CONCHIGLIE AL CAVOLO NERO or as its known down our road 'pasta shells'. I found this recipe in 'The River Cafe Cookbook' by Rose Gray and Ruth Rogers. I have thumbed my way through this book a hundred times. Some recipes catch your eye and some go unnoticed. If I hadn't had this particular ingredient I would never of tried it. It was a wonderfully comforting dish. The sauce is rich with the flavour of garlic. It's the perfect example of Italian simplicity. You will make this again and again. There are only 6 ingredients therefore, at the risk of sounding like a nag, please please buy a block of good Parmesan and grate it your self. Ready grated takes a lot away from the flavour and dried is just wrong.
Ingredients
- 900g cavolo nero
- sea salt and freshly ground black pepper
- 300ml (10fl oz) double cream
- 7 garlic cloves, peeled- 3 tbsp extra virgin olive oil
- 3-2 dried chillies, crumbled
- 150g Parmesan, freshly grated
- 250g conchiglie
Remove the tough stalks from each leaf of cavolo nero, and cut each piece into 3 or 4 pieces. Blanch in boiling salted water for a few minutes only, until tender and bright green. Drain and dry.

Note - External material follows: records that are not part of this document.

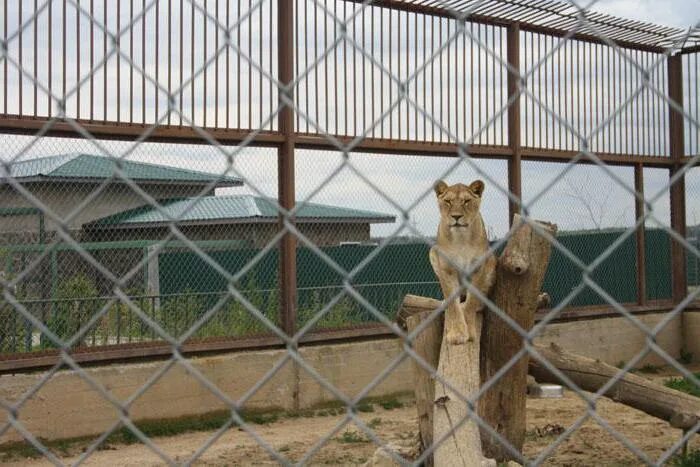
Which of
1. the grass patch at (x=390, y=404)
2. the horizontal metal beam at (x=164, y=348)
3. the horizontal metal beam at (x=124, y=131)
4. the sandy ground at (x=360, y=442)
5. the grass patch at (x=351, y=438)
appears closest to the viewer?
the sandy ground at (x=360, y=442)

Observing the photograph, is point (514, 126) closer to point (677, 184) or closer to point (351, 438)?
point (677, 184)

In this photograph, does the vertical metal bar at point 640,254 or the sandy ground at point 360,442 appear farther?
the vertical metal bar at point 640,254

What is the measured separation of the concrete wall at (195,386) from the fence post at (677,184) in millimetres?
3092

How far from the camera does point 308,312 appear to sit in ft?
29.5

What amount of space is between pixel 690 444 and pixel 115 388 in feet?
15.6

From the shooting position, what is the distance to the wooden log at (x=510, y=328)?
5.07m

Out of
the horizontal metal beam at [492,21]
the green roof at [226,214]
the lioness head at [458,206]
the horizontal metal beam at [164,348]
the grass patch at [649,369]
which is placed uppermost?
the horizontal metal beam at [492,21]

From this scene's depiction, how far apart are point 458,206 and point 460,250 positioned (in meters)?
0.31

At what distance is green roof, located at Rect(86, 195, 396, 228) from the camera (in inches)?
307

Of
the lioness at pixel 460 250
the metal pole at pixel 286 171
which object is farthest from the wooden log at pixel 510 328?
the metal pole at pixel 286 171

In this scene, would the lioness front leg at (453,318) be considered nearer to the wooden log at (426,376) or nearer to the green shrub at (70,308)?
the wooden log at (426,376)

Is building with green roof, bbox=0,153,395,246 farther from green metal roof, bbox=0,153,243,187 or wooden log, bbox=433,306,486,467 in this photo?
wooden log, bbox=433,306,486,467

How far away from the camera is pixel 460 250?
5051mm

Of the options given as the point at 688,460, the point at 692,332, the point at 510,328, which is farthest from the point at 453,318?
the point at 692,332
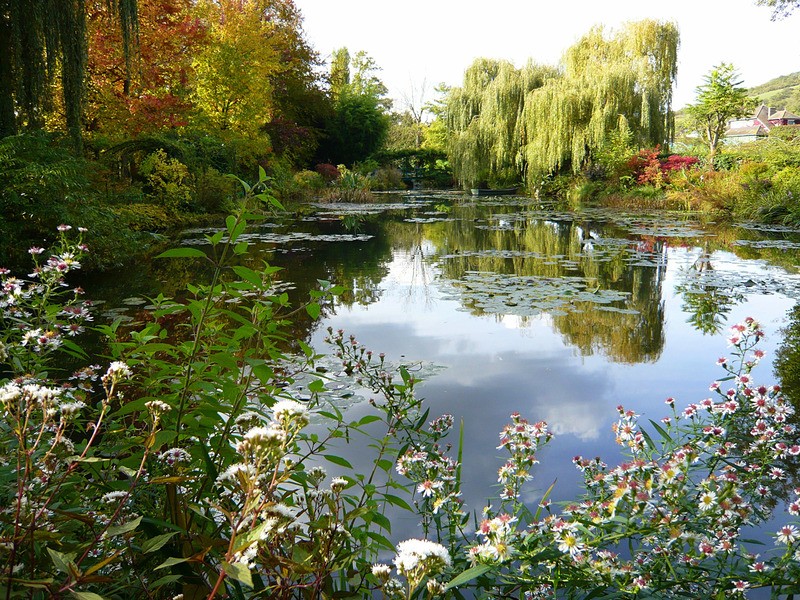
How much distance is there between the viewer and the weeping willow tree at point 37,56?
17.5ft

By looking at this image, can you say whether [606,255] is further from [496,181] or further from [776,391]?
[496,181]

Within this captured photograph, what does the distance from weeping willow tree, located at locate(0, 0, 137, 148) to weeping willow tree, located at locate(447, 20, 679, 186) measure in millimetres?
15029

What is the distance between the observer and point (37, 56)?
5.45 meters

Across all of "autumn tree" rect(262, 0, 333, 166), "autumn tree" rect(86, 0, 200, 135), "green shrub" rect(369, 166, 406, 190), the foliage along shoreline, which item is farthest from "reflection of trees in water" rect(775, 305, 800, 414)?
"green shrub" rect(369, 166, 406, 190)

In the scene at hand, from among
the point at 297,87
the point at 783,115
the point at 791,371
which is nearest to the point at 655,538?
the point at 791,371

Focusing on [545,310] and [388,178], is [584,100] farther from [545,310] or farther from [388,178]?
[545,310]

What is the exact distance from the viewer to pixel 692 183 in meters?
16.3

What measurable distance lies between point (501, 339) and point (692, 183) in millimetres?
14172

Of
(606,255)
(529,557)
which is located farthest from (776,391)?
(606,255)

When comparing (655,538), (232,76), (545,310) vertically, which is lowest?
(545,310)

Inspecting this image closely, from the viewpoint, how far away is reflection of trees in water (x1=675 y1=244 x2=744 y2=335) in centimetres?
512

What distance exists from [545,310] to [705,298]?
1.82 metres

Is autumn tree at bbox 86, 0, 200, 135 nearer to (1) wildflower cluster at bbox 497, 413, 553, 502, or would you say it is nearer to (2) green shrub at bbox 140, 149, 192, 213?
(2) green shrub at bbox 140, 149, 192, 213

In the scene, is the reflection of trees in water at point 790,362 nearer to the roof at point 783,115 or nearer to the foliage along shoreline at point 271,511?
the foliage along shoreline at point 271,511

Put the double cream and 5 whole garlic cloves into a pan and simmer gently until the garlic is soft. Purée in a blender. Be careful the cream does not catch in the pan or the bottom will be a gorgeous brown sludge.
In a separate pan heat the olive oil and fry the remaining 2 cloves of garlic, cut into thin slices, and the chilli. When the garlic has started to colour, add the cavolo nero, stir and season. Pour in the cream/garlic purée and simmer for 5 minutes, until the cavolo nero is coated and the sauce has thickened. Add the Parmesan.
Whilst all this is going on boil the pasta in a generous amount of boiling salted water. Drain thoroughly. Add to the sauce and mix well.